Metabiota Uses Data to Combat Deadly Viruses

The morning would have dawned warm in the town of Mangina on that July 18. Located in the North Kivu province of the Democratic Republic of Congo (DRC), the small city is a bustling center of trade but unpredictable upsurges in violence and crime threaten the safety and stability of the region.

An older woman made her way to a local health center that day, she complained of symptoms she felt were related to her heart condition. Staffing at the clinic may have been limited due to an ongoing health worker strike - they were protesting that they hadn’t been paid since May. Care might have been difficult to provide under those conditions and the woman was discharged home without further follow-up. Within a week, she had succumbed to the symptoms of a hemorrhagic fever and seven family members followed suit shortly thereafter.

On August 1, 2018, an official announcement that there was an outbreak of Ebola virus in the African country. On August 4th, the DRC Health Authority reported 30 probable cases, 33 suspected cases, 33 related deaths and 879 contacts. Many factors contributed to the dangerous delay in alert and follow-up response.

Surveillance efforts in the region were almost impossible due to political instability of the region and a health worker strike that impacted proper identification and reporting of suspected cases of the virus. How many lives could have been saved if there had been a better way? From this question, the company Metabiota found its beginnings with the work of Nathan Wolfe, a world-renowned epidemiologist who had been noted for his early work on the evolution of the HIV virus.

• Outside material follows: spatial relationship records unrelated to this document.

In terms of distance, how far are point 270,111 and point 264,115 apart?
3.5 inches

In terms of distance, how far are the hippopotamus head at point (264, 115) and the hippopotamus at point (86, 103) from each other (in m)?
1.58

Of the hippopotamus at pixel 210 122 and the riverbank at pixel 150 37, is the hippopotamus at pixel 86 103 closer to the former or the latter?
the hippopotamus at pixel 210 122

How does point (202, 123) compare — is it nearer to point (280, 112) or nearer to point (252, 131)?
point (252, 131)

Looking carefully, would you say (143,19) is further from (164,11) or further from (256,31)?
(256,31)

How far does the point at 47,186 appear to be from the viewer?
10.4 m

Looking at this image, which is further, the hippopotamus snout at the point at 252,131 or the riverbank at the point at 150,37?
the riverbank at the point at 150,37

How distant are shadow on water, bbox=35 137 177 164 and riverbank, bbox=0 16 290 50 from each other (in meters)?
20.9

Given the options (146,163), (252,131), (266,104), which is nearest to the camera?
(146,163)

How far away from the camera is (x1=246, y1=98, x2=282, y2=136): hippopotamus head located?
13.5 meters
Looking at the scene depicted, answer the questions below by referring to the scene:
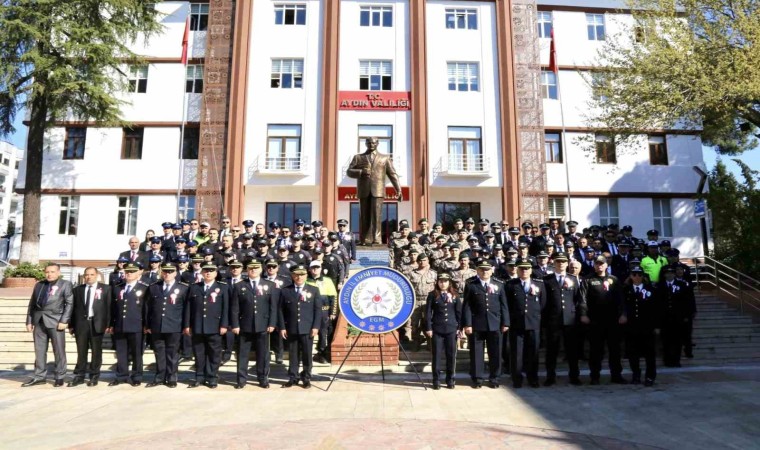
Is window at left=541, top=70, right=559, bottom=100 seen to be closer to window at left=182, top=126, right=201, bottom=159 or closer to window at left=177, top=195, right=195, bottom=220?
window at left=182, top=126, right=201, bottom=159

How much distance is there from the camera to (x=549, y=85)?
80.4 feet

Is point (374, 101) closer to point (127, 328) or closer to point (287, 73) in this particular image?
point (287, 73)

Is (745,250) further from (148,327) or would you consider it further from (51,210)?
(51,210)

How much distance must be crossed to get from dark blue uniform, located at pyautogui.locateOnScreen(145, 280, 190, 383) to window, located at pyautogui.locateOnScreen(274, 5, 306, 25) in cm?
1909

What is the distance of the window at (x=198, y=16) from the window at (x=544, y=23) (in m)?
17.2

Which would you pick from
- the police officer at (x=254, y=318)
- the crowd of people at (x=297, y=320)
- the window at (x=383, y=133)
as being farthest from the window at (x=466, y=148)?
the police officer at (x=254, y=318)

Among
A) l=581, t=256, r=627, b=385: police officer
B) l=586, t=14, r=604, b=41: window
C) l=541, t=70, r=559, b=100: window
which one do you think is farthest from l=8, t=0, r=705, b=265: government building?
l=581, t=256, r=627, b=385: police officer

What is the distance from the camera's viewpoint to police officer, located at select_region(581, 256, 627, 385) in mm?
7598

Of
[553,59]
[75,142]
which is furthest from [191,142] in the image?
[553,59]

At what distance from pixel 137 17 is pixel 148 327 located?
1734cm

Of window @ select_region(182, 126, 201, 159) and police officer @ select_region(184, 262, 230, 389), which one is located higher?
window @ select_region(182, 126, 201, 159)

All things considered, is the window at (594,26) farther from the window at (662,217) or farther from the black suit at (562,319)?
the black suit at (562,319)

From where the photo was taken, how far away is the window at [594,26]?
2495cm

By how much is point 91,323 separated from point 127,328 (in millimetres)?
720
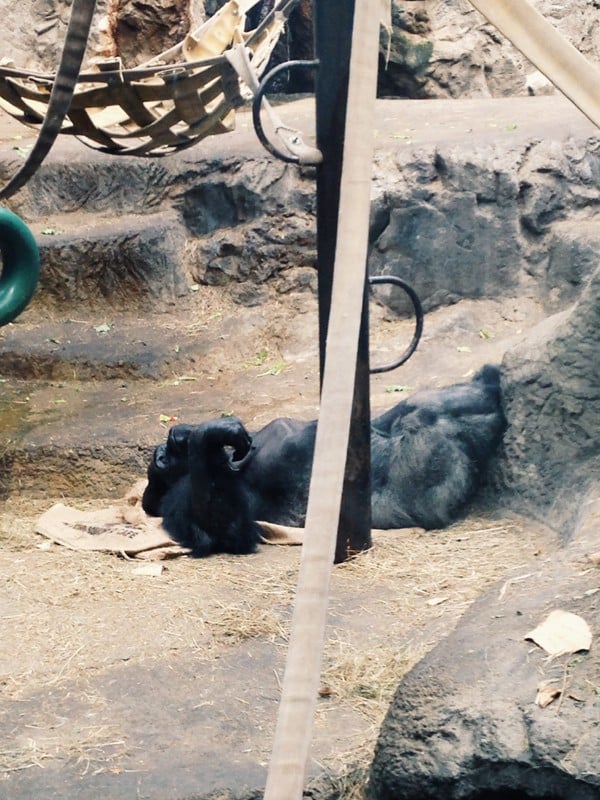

Wolfe understood that while pandemics couldn’t always be prevented, maybe their terrible impact could be minimized. In a Nature article published in 2007, the virus hunter observed that little was known about the origins of most infectious diseases. Furthermore, he postulated that many of these illnesses likely had non-human origins.

“Most major human infectious diseases have animal origins, and we continue to be bombarded by novel animal pathogens,” Wolfe said in a 2007 interview. “Yet there is no ongoing systemic global effort to monitor for pathogens emerging from animals to humans.”

Using $2.5 million in seed money he received from a National Institutes of Health Pioneer Award, he developed a network of virus-detection projects located at key sites around the world – including the DRC, Malaysia, Laos, Madagascar, Paraguay and China. Wolfe believed that by monitoring hunters and wild-game markets in the more remote areas of these countries, he could build a taxonomy of what he calls “viral chatter”. In practice, it would be similar to alerts that surveillance agencies may receive when certain keywords were used.

“In the intelligence community, you have people monitoring intelligence and looking for keywords,” Wolfe said. “Every time a keyword comes up, it’s not going to signal a terrorist threat. But by studying the patterns, you can begin to understand what you might be looking for. I study some agents that are very unlikely to be a pandemic. But we are asking, where did they die out? What are their features?”

Metabiota was founded in 2008 and represents the commercial arm of Wolfe’s project. The company partners with government, health organizations, educational institutions and private businesses around the globe to ensure they can be wherever the next event is emergent. As part of their product and service offerings, the company has compiled the most cutting-edge biological, socioeconomic, political and environmental data collected from their international partners and in-house experts and built models to assess and analyze epidemic risk.

They offer disease surveillance and early detection services to their government clients and analytic insights to the insurance industry to help delineate product definition and pricing. A unique dimension of their epidemic risk measure is called the Pathogen Sentiment Index (PSI). Their PSI gauges how public fear and panic can contribute to the social and economic impact of an outbreak. As people change their behavior to avoid becoming ill, their actions can result in high rates of absenteeism, abandoned travel plans and empty shopping centers and public attractions. The model flexes and adjusts as changing circumstances are inputted into the system and pathogen scores (rated from 1 – 100 scale) are updated.

Metabiota has successfully raised $41 million in venture capital over three funding rounds led by Pilot Growth Equity. They recently earned a place on Oxbow Partners ‘Top 25 InsurTech Companies’ list for 2019. In the upcoming year, the business plans on enhancing their data insights, indices and applications so their clients can access even more comprehensive information on how infectious diseases affect the world.